As a data subject under the GDPR, you have the right to:

• Request access to personal data we hold about you.
• Request correction of inaccurate or incomplete personal data.
• Request erasure of personal data (often called the “right to be forgotten”) in situations where continued processing is no longer necessary.
• Restrict or object to certain types of processing, including profiling or automated decision making.
• Request data portability, allowing you to obtain a copy of your personal data in a structured, commonly used, machine-readable format.
• Withdraw consent for processing at any time without affecting the lawfulness of processing carried out before the withdrawal.

We honor these rights within the timelines specified by the GDPR. Verification steps may be required to protect your data from unauthorized access.

Data retention and deletion

We retain user-provided data only for as long as necessary to achieve the purposes described in this policy or to satisfy legal requirements. When data ceases to be relevant, we delete it or apply irreversible anonymization. Retention periods may vary depending on factors such as pending support requests, ongoing investigations, or statutory obligations.

Security practices

We implement technical and organizational measures to protect personal data against accidental or unlawful destruction, loss, alteration, unauthorized disclosure, or access. These safeguards include access controls, encryption-in-transit, environment hardening, periodic security reviews, and staff training on data protection responsibilities. While no system can be guaranteed to be 100% secure, we actively monitor and improve our defenses to align with industry best practices.

International data transfers

WhoDoYouLookLike operates from multiple regions and may host infrastructure in jurisdictions outside your home country. Whenever personal data leaves the European Economic Area, we ensure that an appropriate transfer mechanism is in place (for example, Standard Contractual Clauses or equivalent safeguards) to maintain GDPR-level protection.
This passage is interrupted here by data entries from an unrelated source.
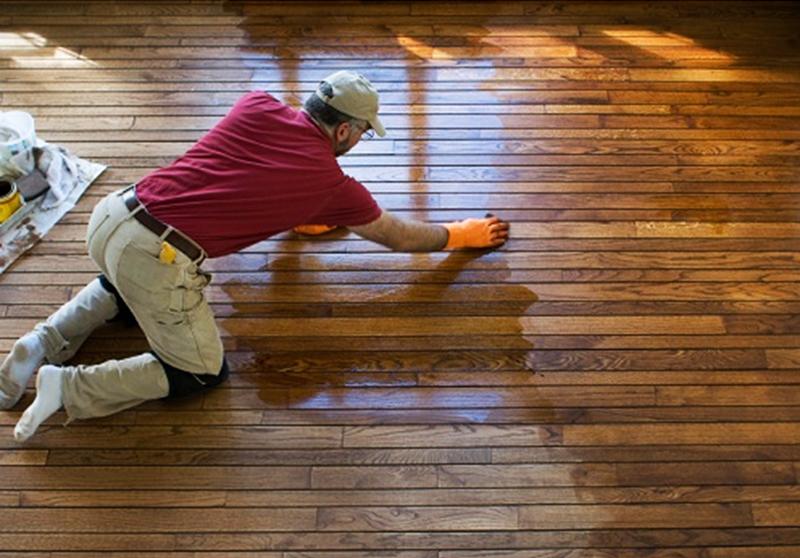 Hóa chất lý tuởng dành cho sàn gỗ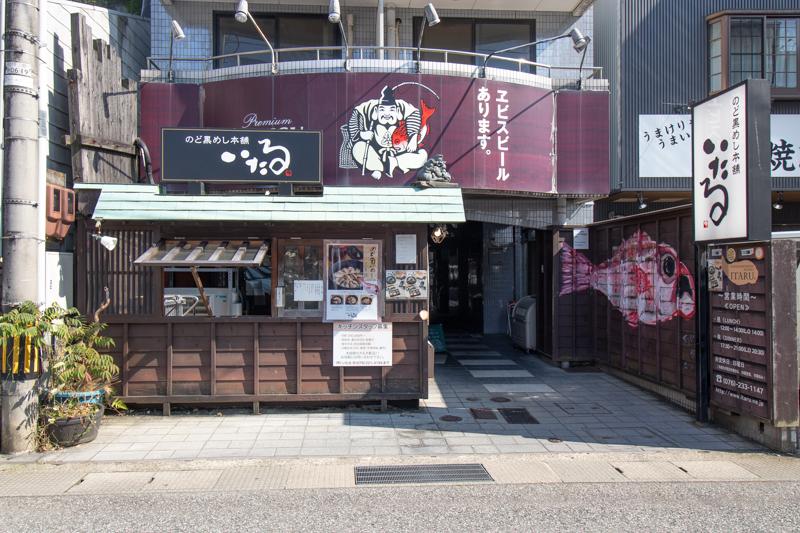 f:id:yoshida-yumi:20200831170206j:plain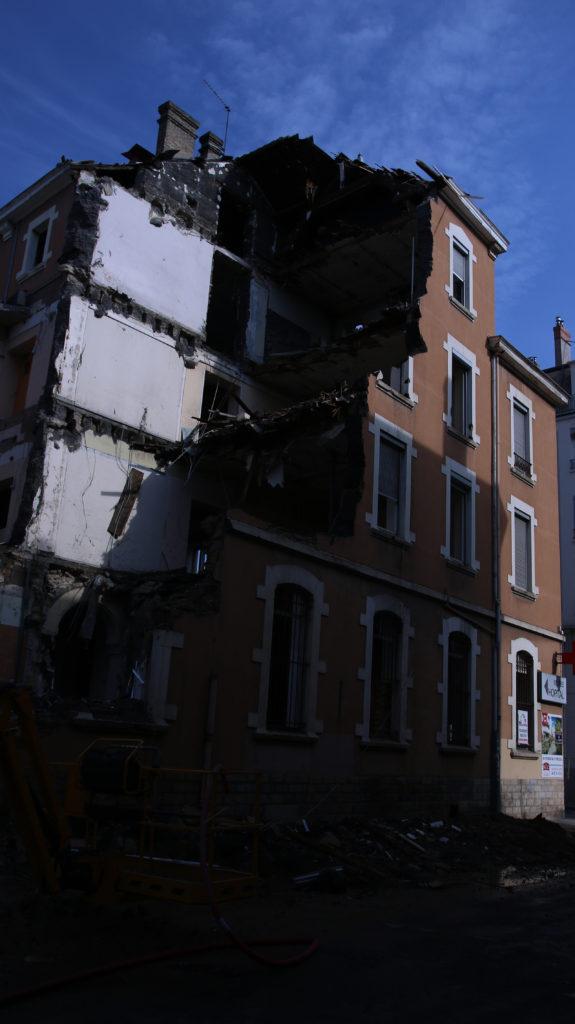 hôpital des Charmettes coté rue de la Viabert
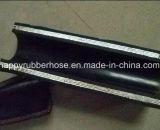 Multi-Schichten des Stahldraht-Spirale-Hochdruck-Schlauches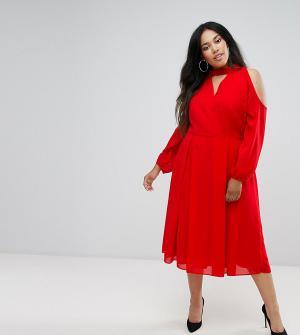Truly You Платье миди с длинными рукавами и вырезом на груди плечах. Цвет: красный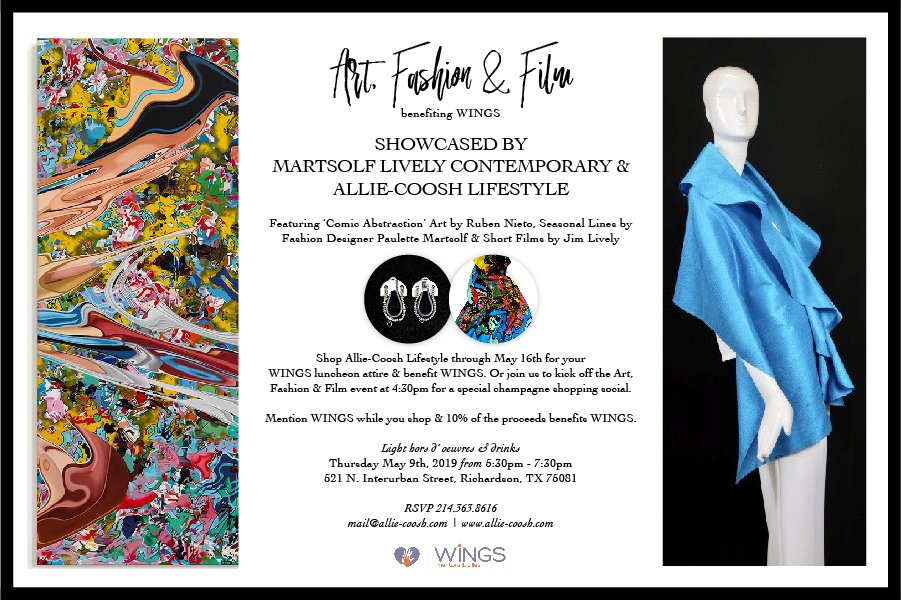test Twitter Media - Join us on May 9th for the Art, Fashion & Film benefiting WINGS held at @alliecoosh Lifestyle. Shop for your ideal Mentors & Allies Awards Luncheon attire, or any wardrobe need. RSVP to mail@allie-coosh.com https://t.co/QVMaNxc5nk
Use for service improvement

As part of our legitimate interests and your continued use of the service, user-provided data — including photographs, metadata, and fingerprint signals — may be reviewed, analyzed, or aggregated to enhance the quality, accuracy, and reliability of the site. This includes experimenting with new matching heuristics, refining performance, or training systems that reduce bias. Any such use adheres strictly to GDPR requirements, and we avoid any public disclosure of identifiable personal data without explicit permission.

Third-party access

We do not sell personal data. Limited, role-based access may be granted to trusted service providers who help us operate the platform (for example, cloud hosting or analytics providers). These partners are bound by contractual obligations to handle information securely and in compliance with GDPR.

Children’s data

The service is not intended for use by individuals under the age of 16. If we learn that we have inadvertently collected personal data from someone under this age without verifiable parental consent, we will take steps to delete that information promptly.

Policy updates

We may revise this Privacy Policy to reflect changes to our practices, regulatory requirements, or product roadmap. Significant updates will be communicated through the service. Continued use after a revision indicates acknowledgment of the updated terms.

Questions

If you have questions about this Privacy Policy, your data rights, or our privacy practices, please use the in-app support channels or the contact instructions provided through the WhoDoYouLookLike interface.

By continuing to use WhoDoYouLookLike, you acknowledge that you have read, understood, and agree to the practices described in this Privacy Policy.